### Given exercise 1
Answer these questions about the publications page below, one per line:
(a) In which journal, volume, year and page range does "Prescribing Institutions Without Ideal Theory" appear?
(b) What does the abbreviation FAP stand for?
(c) Which publisher holds the contract for the edited volume "Making Global Institutions Work: Power, Accountability, and Change"?

### Selected excerpt
David Wiens

Publications

  • Demands of Justice, Feasible Alternatives, and the Need for Causal Analysis
    • Forthcoming in Ethical Theory & Moral Practice. [PDF]
    • A handout summarizing the argument.
    • Many political philosophers hold the Feasible Alternatives Principle (FAP): justice demands that we implement some reform of international institutions P only if P is feasible and P improves upon the status quo from the standpoint of justice. The FAP implies that any argument for a requirement to implement P must incorporate claims whose content pertains to extant causal processes. Yet, philosophers routinely neglect the need to attend to actual causal processes. This undermines their arguments concerning moral requirements to reform international institutions. The upshot is that philosophers' arguments must engage in causal analysis to a greater extent than is typical.
    • Presented at the American Political Science Association (Seattle, September 2011); Australian National University, Social & Political Theory seminar (Canberra, Nov 2011).
  • Prescribing Institutions Without Ideal Theory
    • The Journal of Political Philosophy 20.1 (2012): 45-70. [PDF]
    • It is conventional wisdom among political philosophers that ideal principles of justice (i.e., principles that would regulate the constitutions of fully just institutional arrangements) must guide our attempts to design institutions to avert actual injustice. Call this the ideal guidance approach. I argue that this view is misguided—ideal principles of justice are not appropriate "guiding principles" that actual institutions must aim to realize, even if only approximately. Fortunately, the conventional wisdom is also avoidable. In this paper, I develop an alternative approach to institutional design, which I call institutional failure analysis. The basic intuition of this approach is that our moral assessment of institutional proposals is most effective when we proceed from a detailed understanding of the causal processes generating problematic social outcomes. Failure analysis takes the institutional primary design task to be obviating or averting institutional failures. Consequently, failure analysis enables theorists to prescribe more effective solutions to actual injustice because its focuses on understanding the injustice, rather than specifying an ideal of justice.
    • Presented at the British Society for Ethical Theory (Nottingham, July 2010)

Work in progress

  • Achieving Global Justice: Why Failures Matter More Than Ideals
    • Invited contribution to Kate Brennan (ed.), Making Global Institutions Work: Power, Accountability, and Change, under contract with Routledge.
    • Abstract to come.

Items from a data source
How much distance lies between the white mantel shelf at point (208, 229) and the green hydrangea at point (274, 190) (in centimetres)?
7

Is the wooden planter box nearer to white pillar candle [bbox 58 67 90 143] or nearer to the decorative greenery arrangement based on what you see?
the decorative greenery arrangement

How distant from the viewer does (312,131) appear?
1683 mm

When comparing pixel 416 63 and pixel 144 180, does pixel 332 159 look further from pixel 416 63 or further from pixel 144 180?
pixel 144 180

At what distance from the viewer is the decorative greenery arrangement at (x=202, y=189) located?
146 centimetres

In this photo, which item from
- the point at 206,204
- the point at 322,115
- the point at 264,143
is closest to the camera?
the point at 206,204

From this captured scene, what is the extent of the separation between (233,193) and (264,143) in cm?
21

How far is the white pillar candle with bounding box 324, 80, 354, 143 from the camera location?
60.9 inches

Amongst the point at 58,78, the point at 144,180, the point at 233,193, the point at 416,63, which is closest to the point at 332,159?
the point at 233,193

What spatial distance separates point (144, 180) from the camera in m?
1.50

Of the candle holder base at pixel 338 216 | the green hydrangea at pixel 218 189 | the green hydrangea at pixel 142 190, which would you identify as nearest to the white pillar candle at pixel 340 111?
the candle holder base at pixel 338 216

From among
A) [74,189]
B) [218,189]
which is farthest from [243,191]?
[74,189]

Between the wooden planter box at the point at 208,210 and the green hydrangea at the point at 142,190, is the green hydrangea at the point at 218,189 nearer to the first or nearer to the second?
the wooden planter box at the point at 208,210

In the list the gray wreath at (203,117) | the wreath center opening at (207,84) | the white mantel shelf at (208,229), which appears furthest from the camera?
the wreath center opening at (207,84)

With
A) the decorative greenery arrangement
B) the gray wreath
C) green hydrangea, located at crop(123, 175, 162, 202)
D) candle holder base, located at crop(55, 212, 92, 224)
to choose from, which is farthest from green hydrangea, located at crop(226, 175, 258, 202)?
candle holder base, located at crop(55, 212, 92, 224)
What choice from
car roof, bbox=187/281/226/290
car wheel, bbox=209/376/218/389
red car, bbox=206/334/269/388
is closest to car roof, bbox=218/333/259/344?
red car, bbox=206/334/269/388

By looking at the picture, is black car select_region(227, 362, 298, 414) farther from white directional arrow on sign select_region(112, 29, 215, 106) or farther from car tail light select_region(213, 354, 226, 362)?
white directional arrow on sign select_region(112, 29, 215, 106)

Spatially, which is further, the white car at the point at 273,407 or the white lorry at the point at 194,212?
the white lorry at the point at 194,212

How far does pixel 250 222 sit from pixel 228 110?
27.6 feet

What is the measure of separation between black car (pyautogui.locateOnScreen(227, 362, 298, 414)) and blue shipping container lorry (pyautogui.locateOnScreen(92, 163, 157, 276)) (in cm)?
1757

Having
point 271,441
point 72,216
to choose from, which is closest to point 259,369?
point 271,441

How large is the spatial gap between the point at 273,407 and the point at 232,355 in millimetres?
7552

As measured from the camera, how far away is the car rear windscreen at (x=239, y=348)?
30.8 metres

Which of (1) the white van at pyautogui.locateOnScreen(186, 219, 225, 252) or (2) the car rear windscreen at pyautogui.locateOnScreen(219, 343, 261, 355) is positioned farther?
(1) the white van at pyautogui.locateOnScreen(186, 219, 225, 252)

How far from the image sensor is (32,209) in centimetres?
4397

### Given exercise 2
From the listing above, pick out each line containing the string "choose" and copy those lines. Case counts.

### Exercise output 1
(a) The Journal of Political Philosophy 20.1 (2012): 45-70
(b) Feasible Alternatives Principle
(c) Routledge

### Exercise output 2
to choose from, which is farthest from green hydrangea, located at crop(226, 175, 258, 202)?
to choose from, which is closest to point 259,369?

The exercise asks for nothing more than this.